What you should do
For each statement below, state yes or no according to whether it agrees with the passage on traumatic brain injury, and quote the words of the passage that decide it.
1. Sub-Saharan Africa has a higher TBI-related incidence rate than the global rate.
2. The area of the cervical spine most frequently involved lies below the C3 region.
3. The study introduced in the passage is prospective.

*** Opening of Document passage ***

Introduction

Traumatic brain injury (TBI) is the leading cause of death in all age groups and is postulated to be in the range of 20–30% (1). Estimates show TBI affects over 10 million people annually, leading to either hospitalization or mortality (2). The burden is worse in low and middle income countries (LMIC) because of the preponderance of risk factors associated with TBI and of health systems inadequately prepared to address the outcomes.

Sub-Saharan Africa demonstrates a higher TBI-related incidence rate of 170/100,000 owing to road traffic injuries relative to the global rate of 106/100,000 (2). The rate of road traffic accidents in Kenya is 68 per 100,000 population, and traumatic brain injuries account for 50% of this figure (3). Other factors that increase the rate of road traffic injuries in this setting include flouting of traffic rules by road users, inadequate protective gear such as helmets or lack of their use by road users, and delayed response times by emergency medical personnel because of shortages or failures within the system. Over the last 50 years, the average annual incidence of concomitant TBI and spinal cord injuries has increased (4). Studies show that in trauma patients with known head injury, simultaneous cervical spine injury occurs in 4–8% of

the cases (5, 6). Cervical spine injuries occurring concurrently with moderate and severe head injuries typically worsen the patient’s condition and have worse outcomes in resource-poor settings in LMIC. The most frequently involved area in the cervical spine is between the occiput and the C3 region (7). Patients with upper cervical injury are at a greater risk of suffering from skull base fractures and severe intracranial hematomas than those with mid to lower cervical injury (8). Approximately one-third of patients with cervical spine and/or cord injuries have moderate or severe head injuries (6, 8). Injuries to the cervical spine are critical and may result in poor outcomes because of the anatomical proximity to the centers for control of respiration and cardiovascular activity and the reticular activating system. Cervical injuries may also compound the effects of head injuries through loss of diaphragmatic innervation with subsequent inadequate respiratory effort or spinal cord injury, resulting in neurogenic shock from loss of sympathetic outflow (5). Thus, survival of patients is hampered.

Currently, there is limited local data on presentation and outcome of patients who have dual injuries in our local setting. This retrospective study focuses on elucidating the

demographic characteristics of patients with dual diagnoses of moderate or severe head injury occurring concurrently with cervical spine injury, the mechanisms of injury, management strategies, and overall outcomes. It is hoped that this study will form a basis of reference and further research on patients with dual diagnoses.

*** Close of Document passage ***
*** Opening of Excerpted data ***

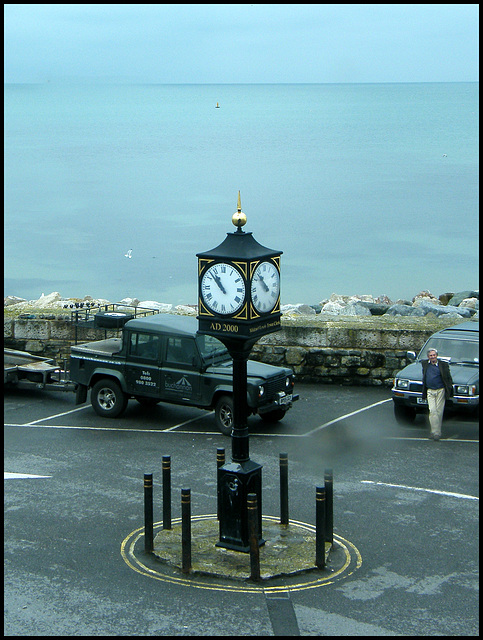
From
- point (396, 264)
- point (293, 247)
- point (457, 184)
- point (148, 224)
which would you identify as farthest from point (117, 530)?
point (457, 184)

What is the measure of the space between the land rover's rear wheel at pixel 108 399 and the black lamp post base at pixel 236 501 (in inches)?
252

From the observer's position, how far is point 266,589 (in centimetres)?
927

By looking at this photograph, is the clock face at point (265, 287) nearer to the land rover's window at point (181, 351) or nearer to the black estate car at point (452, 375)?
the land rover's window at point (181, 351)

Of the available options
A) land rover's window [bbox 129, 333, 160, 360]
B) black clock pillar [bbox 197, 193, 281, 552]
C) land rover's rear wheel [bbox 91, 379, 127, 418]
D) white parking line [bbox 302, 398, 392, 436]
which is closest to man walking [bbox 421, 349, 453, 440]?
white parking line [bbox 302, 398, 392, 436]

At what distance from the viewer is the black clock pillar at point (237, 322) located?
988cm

*** Close of Excerpted data ***
*** Opening of Excerpted data ***

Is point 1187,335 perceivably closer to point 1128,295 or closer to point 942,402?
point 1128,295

*** Close of Excerpted data ***
*** Opening of Excerpted data ***

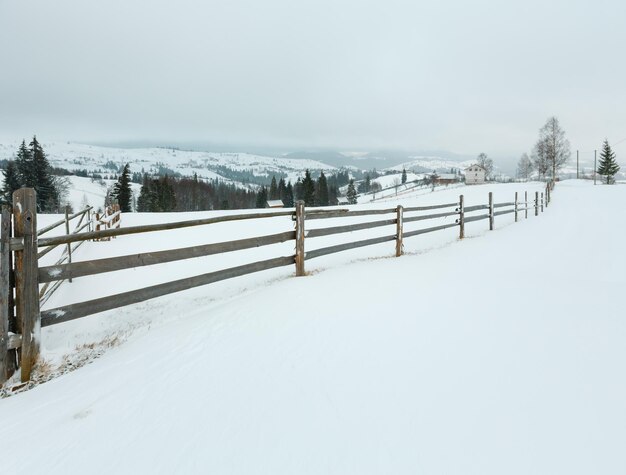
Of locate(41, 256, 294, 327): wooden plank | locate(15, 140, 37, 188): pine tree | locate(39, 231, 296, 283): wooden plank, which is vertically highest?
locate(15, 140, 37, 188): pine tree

*** Close of Excerpted data ***

Solution
1. Yes: "Sub-Saharan Africa demonstrates a higher TBI-related incidence rate of 170/100,000 owing to road traffic injuries relative to the global rate of 106/100,000"
2. No: "The most frequently involved area in the cervical spine is between the occiput and the C3 region"
3. No: "This retrospective study"